▶ **Task objective**:
From the line containing "Stroke order image for Chinese character 求" through the last line of the records below, output every line exactly, both ends included, except the pictures.

▶ **Supplied material**:
>>>

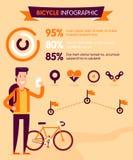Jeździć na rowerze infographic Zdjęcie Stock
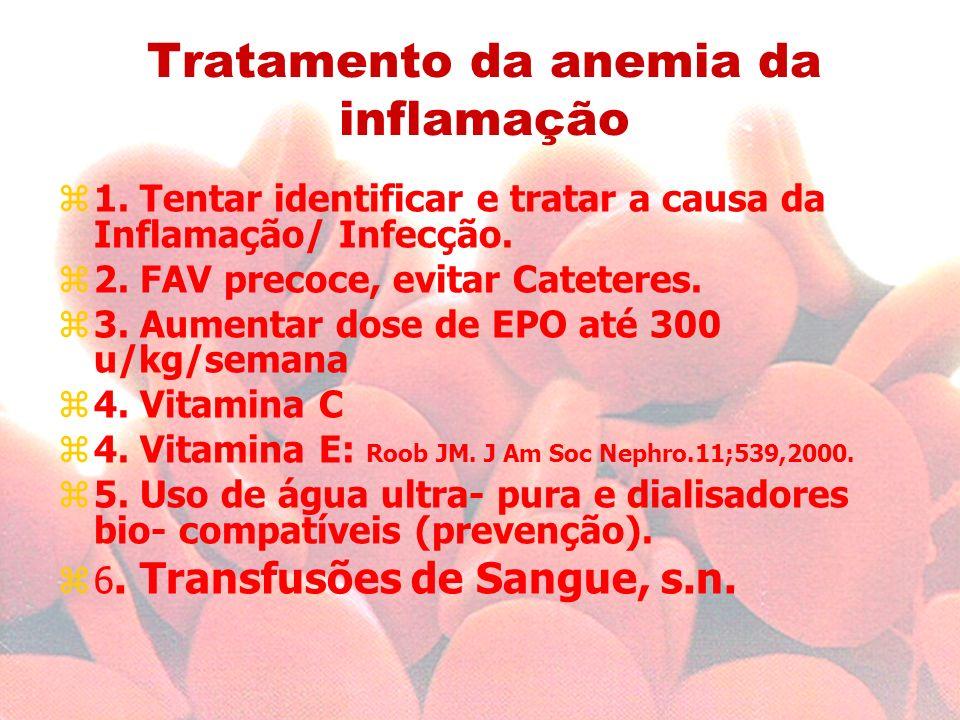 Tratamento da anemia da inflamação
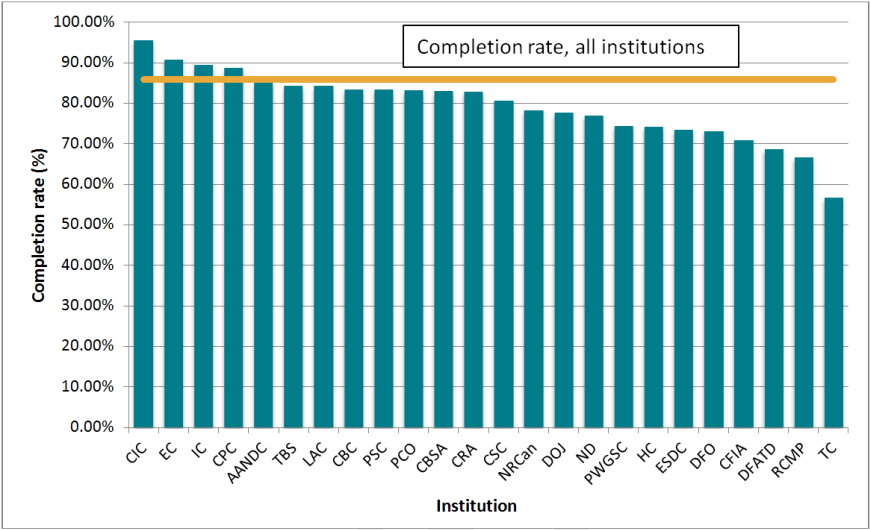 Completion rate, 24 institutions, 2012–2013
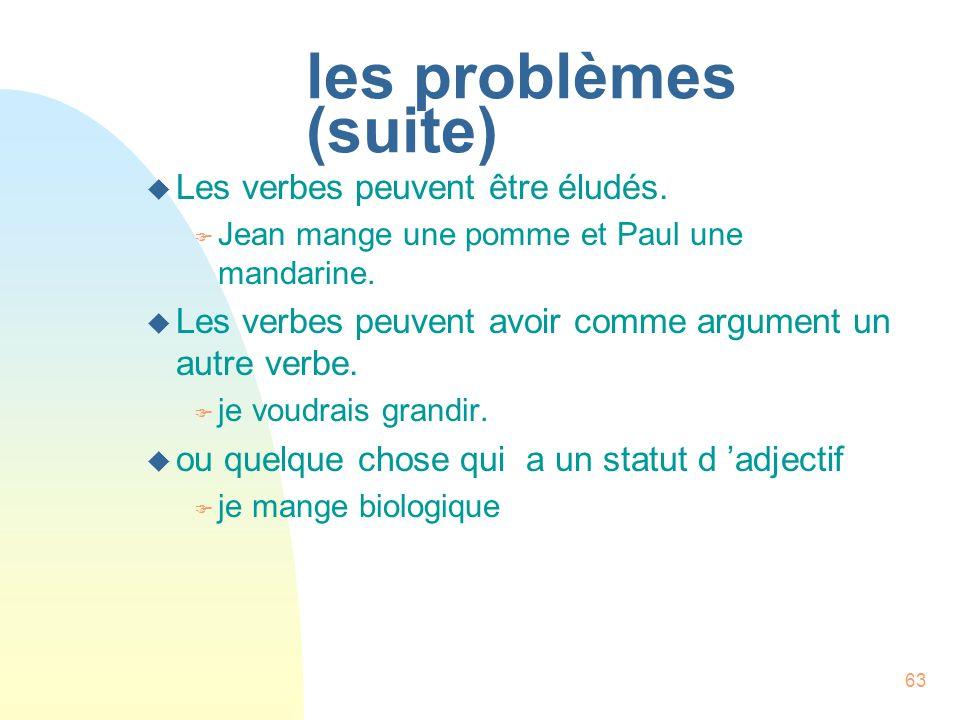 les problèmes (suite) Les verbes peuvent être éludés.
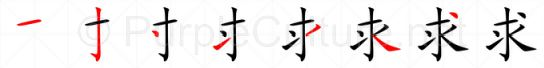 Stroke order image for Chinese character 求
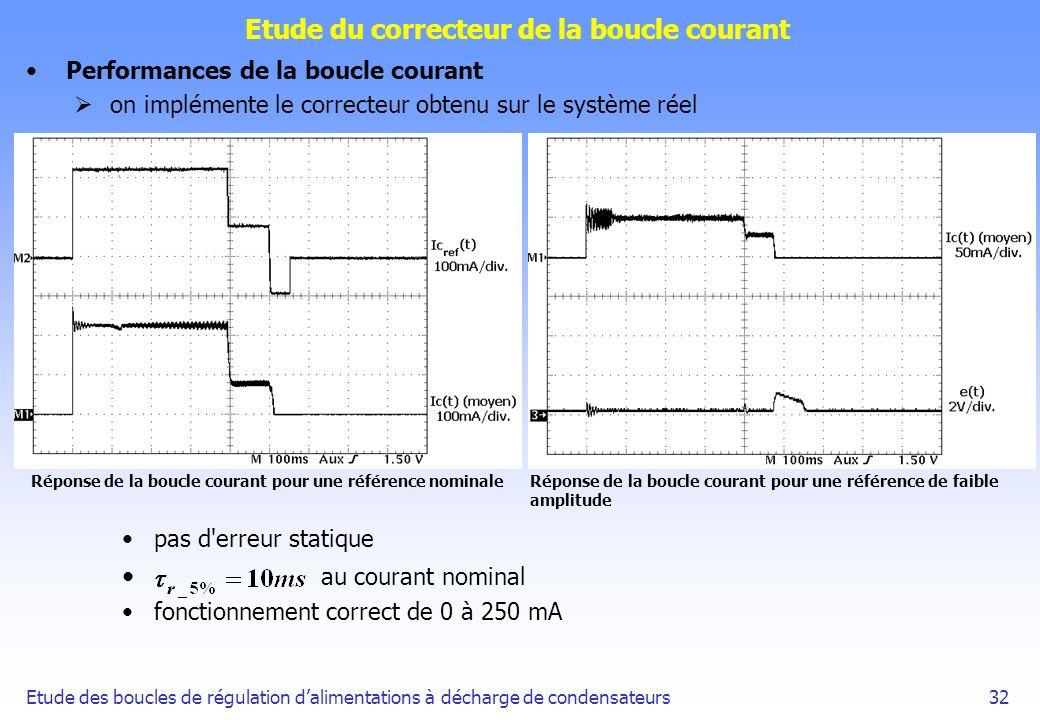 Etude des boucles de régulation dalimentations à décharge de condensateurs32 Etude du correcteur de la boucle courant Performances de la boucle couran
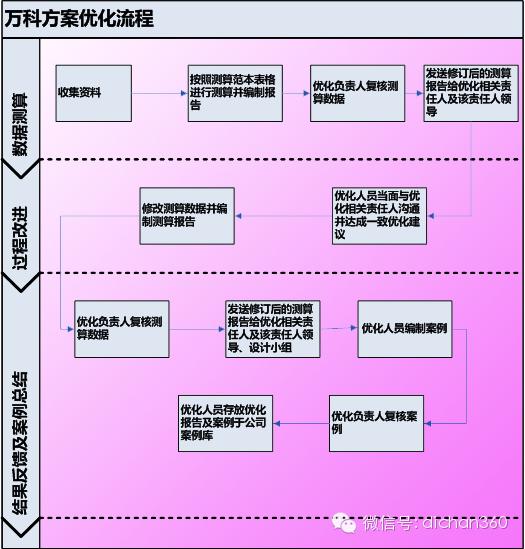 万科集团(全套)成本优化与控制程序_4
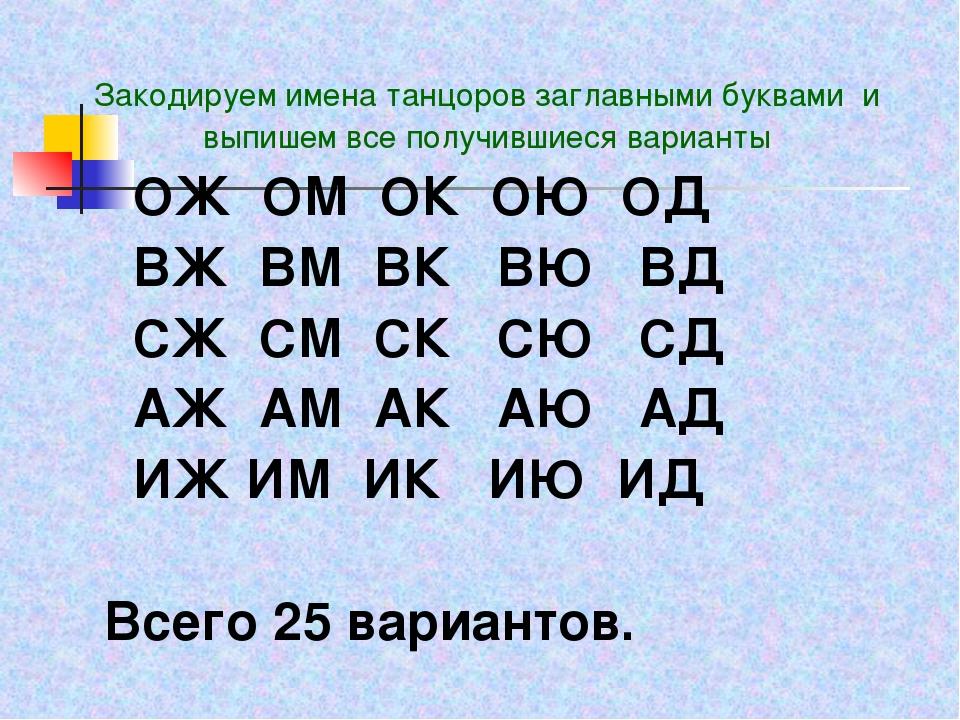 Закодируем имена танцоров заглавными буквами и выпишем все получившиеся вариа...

<<<

▶ **Result**:
 Stroke order image for Chinese character 求
 Etude des boucles de régulation dalimentations à décharge de condensateurs32 Etude du correcteur de la boucle courant Performances de la boucle couran
 万科集团(全套)成本优化与控制程序_4
 Закодируем имена танцоров заглавными буквами и выпишем все получившиеся вариа...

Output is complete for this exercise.